Look Inside the Book: Chapter 14
Essential Elements


... This was the turning point in my psychiatrist’s strategy. Perhaps this new kind of medication would be the answer to my prayers, but I didn’t like the tag that went with its success—the embarrassment of needing a psychiatrist, the monthly medications purchased at the local pharmacy where everybody knew your name, the stigma of the diagnosis that others would eventually come to know. I wanted to be a winner, but I didn’t want to be considered a loser as a result. For a chance at hopefulness, I listened and I learned and I decided to try it anyway. Once begun, I had to promise to take my medication as prescribed and be diligent to prevail. This was not an antidepressant drug per se but a mood-stabilizing medication designed to be effective enough to provide an antidepressant and anti-manic result as well. My doctor was hopeful this new medication would adjust the severity of my mood swings so they would decrease in frequency and harshness and all that looked like episodes resembling an illness would be reduced.
Manic. Manic. I did not understand manic, or hypomanic, or anti-manic.

I did not understand any of it for a very long time. I have now spent several hundred hours learning about recurrences and brain function and stress management, and while I have hung on to every word, I have waited, if not a cure, then for symptomatic elimination.
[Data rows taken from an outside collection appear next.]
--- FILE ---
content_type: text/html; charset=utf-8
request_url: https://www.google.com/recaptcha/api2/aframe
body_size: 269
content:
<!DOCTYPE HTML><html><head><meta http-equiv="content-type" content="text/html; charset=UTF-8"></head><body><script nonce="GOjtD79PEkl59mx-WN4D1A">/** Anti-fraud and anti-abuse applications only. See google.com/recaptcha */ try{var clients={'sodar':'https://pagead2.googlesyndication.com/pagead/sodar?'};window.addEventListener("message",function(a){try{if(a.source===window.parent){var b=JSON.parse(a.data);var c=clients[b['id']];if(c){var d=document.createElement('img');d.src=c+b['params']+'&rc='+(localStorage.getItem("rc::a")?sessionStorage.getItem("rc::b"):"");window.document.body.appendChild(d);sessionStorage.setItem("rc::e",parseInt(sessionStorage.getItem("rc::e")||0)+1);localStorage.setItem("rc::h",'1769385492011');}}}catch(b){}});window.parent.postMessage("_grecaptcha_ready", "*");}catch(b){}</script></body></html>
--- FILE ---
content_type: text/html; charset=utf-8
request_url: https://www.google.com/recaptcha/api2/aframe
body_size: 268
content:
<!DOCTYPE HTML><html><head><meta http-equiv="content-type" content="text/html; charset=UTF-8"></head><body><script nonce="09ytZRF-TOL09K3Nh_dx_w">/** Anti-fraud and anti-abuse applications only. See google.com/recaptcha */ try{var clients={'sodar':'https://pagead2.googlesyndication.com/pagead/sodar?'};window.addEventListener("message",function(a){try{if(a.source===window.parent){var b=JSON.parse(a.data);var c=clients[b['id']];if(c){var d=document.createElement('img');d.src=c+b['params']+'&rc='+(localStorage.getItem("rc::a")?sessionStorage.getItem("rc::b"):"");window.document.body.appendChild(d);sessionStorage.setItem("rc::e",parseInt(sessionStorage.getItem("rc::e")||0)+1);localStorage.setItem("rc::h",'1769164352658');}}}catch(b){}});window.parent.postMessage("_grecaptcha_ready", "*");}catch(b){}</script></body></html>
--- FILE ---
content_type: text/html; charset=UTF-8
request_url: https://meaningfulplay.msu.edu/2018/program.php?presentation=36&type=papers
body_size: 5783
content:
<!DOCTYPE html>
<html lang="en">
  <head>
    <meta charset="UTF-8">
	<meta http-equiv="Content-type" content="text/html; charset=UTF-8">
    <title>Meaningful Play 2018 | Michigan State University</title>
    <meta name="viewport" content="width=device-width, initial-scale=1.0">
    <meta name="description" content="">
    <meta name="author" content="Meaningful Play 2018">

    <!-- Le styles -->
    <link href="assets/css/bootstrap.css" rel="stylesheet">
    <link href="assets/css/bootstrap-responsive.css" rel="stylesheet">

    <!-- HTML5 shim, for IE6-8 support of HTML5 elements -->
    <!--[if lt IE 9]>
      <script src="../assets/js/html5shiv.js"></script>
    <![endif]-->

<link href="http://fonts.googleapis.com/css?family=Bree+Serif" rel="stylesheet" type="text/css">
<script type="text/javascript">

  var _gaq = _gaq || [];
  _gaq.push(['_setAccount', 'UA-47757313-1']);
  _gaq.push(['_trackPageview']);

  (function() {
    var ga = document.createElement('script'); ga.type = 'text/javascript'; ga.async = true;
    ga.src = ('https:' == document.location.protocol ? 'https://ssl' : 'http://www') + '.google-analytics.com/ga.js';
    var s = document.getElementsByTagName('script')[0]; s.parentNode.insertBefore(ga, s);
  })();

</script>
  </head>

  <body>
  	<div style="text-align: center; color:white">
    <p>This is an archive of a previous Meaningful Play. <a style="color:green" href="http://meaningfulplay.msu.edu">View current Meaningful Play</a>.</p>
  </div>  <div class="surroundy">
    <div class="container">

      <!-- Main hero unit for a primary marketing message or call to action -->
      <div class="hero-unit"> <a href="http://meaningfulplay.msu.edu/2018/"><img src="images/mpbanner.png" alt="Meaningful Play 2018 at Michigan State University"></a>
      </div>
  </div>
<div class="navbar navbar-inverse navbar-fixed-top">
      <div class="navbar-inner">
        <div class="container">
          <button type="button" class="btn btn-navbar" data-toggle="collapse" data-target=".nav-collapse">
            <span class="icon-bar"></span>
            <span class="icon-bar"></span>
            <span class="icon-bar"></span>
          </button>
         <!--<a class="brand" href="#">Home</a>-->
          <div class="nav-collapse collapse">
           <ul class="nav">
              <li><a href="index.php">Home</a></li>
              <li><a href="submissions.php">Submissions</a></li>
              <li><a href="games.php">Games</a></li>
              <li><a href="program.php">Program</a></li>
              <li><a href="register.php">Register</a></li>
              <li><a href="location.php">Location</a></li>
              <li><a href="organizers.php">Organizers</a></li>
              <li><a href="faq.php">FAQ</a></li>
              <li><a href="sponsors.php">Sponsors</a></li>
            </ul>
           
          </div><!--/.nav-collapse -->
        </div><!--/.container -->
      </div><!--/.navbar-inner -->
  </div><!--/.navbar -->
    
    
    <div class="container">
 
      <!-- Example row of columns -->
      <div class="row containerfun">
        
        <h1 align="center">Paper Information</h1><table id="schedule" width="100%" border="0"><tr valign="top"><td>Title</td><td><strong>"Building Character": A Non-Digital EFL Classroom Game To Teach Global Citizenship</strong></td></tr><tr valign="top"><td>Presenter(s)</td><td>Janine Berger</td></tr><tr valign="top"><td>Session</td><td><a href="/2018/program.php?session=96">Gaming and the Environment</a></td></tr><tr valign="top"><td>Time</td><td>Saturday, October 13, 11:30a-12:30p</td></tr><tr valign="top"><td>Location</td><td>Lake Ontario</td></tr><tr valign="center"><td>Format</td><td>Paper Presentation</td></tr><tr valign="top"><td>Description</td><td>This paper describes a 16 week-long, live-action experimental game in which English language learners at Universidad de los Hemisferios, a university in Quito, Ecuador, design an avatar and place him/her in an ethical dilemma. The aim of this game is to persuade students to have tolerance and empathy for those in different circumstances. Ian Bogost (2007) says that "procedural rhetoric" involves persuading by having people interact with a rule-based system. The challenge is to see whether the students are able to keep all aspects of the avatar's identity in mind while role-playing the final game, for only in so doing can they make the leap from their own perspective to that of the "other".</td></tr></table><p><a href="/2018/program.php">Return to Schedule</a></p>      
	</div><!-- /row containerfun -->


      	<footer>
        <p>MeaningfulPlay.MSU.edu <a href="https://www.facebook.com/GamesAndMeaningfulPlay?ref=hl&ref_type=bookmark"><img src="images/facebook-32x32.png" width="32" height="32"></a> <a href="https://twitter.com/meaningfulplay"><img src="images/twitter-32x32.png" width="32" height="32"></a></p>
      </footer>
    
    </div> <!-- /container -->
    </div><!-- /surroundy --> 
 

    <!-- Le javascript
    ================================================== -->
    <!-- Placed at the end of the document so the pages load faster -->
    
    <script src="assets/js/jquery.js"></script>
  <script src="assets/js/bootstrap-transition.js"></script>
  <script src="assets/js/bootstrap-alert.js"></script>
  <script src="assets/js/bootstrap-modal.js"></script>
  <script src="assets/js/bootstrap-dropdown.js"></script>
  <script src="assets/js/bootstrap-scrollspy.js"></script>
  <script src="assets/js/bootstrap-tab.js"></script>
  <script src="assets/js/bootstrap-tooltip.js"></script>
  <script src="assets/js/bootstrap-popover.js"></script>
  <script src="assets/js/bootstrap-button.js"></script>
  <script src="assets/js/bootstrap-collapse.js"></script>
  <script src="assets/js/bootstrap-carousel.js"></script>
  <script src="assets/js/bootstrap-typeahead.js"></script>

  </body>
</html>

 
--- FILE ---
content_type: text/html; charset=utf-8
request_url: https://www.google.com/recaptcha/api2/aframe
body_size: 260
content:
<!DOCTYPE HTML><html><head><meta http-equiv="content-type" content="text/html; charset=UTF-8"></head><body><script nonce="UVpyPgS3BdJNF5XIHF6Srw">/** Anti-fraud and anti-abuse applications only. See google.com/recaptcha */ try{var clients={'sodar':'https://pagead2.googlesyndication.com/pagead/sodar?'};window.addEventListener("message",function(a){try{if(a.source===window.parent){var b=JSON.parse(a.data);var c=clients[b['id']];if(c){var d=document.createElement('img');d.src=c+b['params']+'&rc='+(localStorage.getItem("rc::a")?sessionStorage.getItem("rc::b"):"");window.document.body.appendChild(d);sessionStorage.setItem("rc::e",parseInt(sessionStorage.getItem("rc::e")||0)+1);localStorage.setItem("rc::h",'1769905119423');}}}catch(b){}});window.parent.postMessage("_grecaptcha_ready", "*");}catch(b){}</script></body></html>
Dr. Emil Kraepelin, a German psychiatrist who lived from 1856-1926,stated this: “Manic patients may transitorily appear not only sad and despairing, but also quiet and inhibited. A patient goes to be moody and inhibited, suddenly wakes up with a feeling as if a veil had been drawn away from his brain, passes the day in manic (excited) delight in work, and the next morning, exhausted and with a heavy head, he again finds in himself the whole misery of his state. Or the hypomanic exultant (jubilant) patient quite unexpectedly [makes] a serious attempt at suicide.” Though it all made sense, I drew a line in the sand. I decided a manic-depressive illness was too much and that my ill was more of a nervous breakdown. In spite of being poles apart from my doctor, I promised to follow her lead. Privately, I was convinced the patient was saner than the doctor, though I could not deny that every word from her lips made perfect sense.

An illness? Illness? Excuse me? You think what? You've got to be kidding. Hypo... Hypomania... Manic-depressive illness? M A N I C manic? Me? Are you sure...?

I drove home in the Corvette with the top down and the radio blasting, moving in and out of traffic and once I neared on hundred miles per hour, manic-depression didn't matter anymore. My spirits lifted when I was flying.

Desire and my automobile, an illusive combination. Later that day, in the comfort of my own garage, I watched as the door closed behind me. My silent obsessions began to take me. Tormented by my own self-determination, it was time, and while I waited for the fumes, I analyzed and I became confused and I changed my mind.